Given text:
-=-=-

My instinct is to avoid talking to these masked people, because I will have to ask them to lower the mask, something they might be reluctant to do. But it’s either “stand back and lower the mask” or “sorry, this conversation is not going to happen”. At this point, March 10th, 2020, I see relatively few masked people walking about – most likely because I am vacationing far from the fear-inducing crowds of airports and large cities.

Even so, we worry – which is why I particularly enjoyed a fun and accessible bike ride yesterday with our friends. Six of us went on a bike tour of Palm Spring’s neighborhoods that highlights the area’s stunning “mid-century” architecture and the former homes of many celebrities, with gobs of gossip thrown in. The staff showed us how they greet each other – ankle shakes – and assured us that everything had been sanitized.

Two of us in our group have hearing loss. My friend Bill has mild-to-moderate loss and uses bilateral behind-the-ear devices – which I think are cutey-patootie compared to my larger hearing aid and cochlear implant. The bike tour company outfitted us with bikes, water and audio receivers so we could hear our guide named Mike, a volunteer with the Palm Springs Historical Society.

But Bill and I needed extra accommodation for the trip. The audio receivers were left-side “silhouette” style that fit snugly to the head but made it impossible for Bill to wear his hearing aid in that ear. Bill doesn’t like to remove his hearing aids, so during our frequent stops he stayed close to Mike to hear his commentary about the gorgeous houses, many in the distinctive Palm Springs modern mid-century design, and the famous people who lived, fought, married and unmarried in them.

-=-=-

Required action:
Condense the paragraph of the Palm Springs bike tour text above that begins "Two of us in our group" into a short bulleted list of its main facts.

The data:

-=-=-

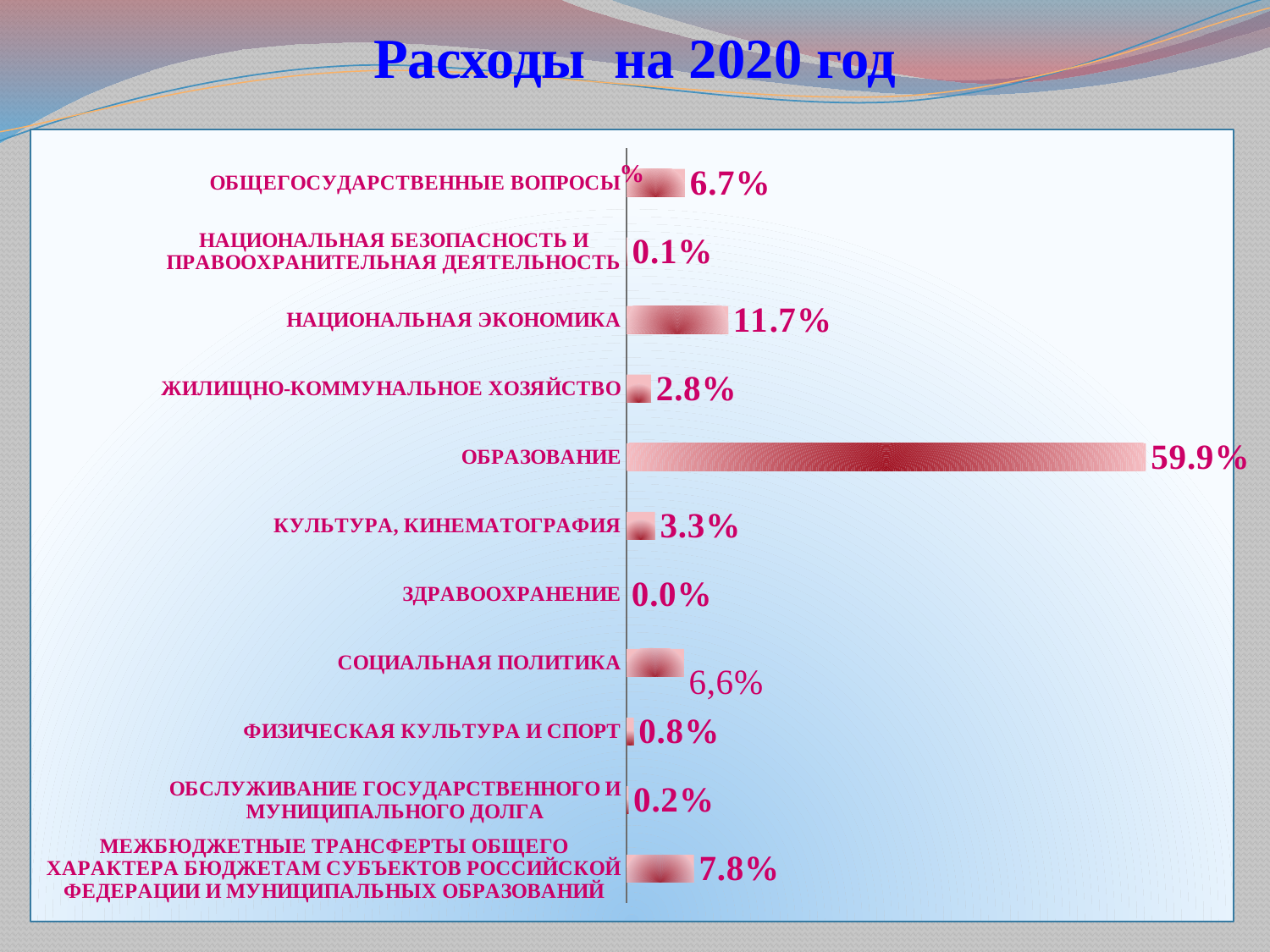
Which category has the highest value? ОБРАЗОВАНИЕ Which is larger: the value for ОБЩЕГОСУДАРСТВЕННЫЕ ВОПРОСЫ or the value for МЕЖБЮДЖЕТНЫЕ ТРАНСФЕРТЫ ОБЩЕГО ХАРАКТЕРА БЮДЖЕТАМ СУБЪЕКТОВ РОССИЙСКОЙ ФЕДЕРАЦИИ И МУНИЦИПАЛЬНЫХ ОБРАЗОВАНИЙ? МЕЖБЮДЖЕТНЫЕ ТРАНСФЕРТЫ ОБЩЕГО ХАРАКТЕРА БЮДЖЕТАМ СУБЪЕКТОВ РОССИЙСКОЙ ФЕДЕРАЦИИ И МУНИЦИПАЛЬНЫХ ОБРАЗОВАНИЙ Which category has the lowest value? ЗДРАВООХРАНЕНИЕ What is the value for СОЦИАЛЬНАЯ ПОЛИТИКА? 6,6% What is the value for ЖИЛИЩНО-КОММУНАЛЬНОЕ ХОЗЯЙСТВО? 2.8% What is the value for ОБРАЗОВАНИЕ? 59.9% What type of chart is shown on the slide? Bar chart What is the difference between the values for ОБРАЗОВАНИЕ and НАЦИОНАЛЬНАЯ ЭКОНОМИКА? 48.2% How many categories are shown in the chart? 11 What is the value for ФИЗИЧЕСКАЯ КУЛЬТУРА И СПОРТ? 0.8% What is the value for НАЦИОНАЛЬНАЯ ЭКОНОМИКА? 11.7% What is the title of the chart? Расходы на 2020 год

-=-=-

Reply:
- Two people in the group have hearing loss.
- Bill has mild-to-moderate loss and wears behind-the-ear devices in both ears.
- The narrator uses a larger hearing aid and a cochlear implant.
- The tour company supplied bikes, water and audio receivers for hearing the guide, Mike, a volunteer with the Palm Springs Historical Society.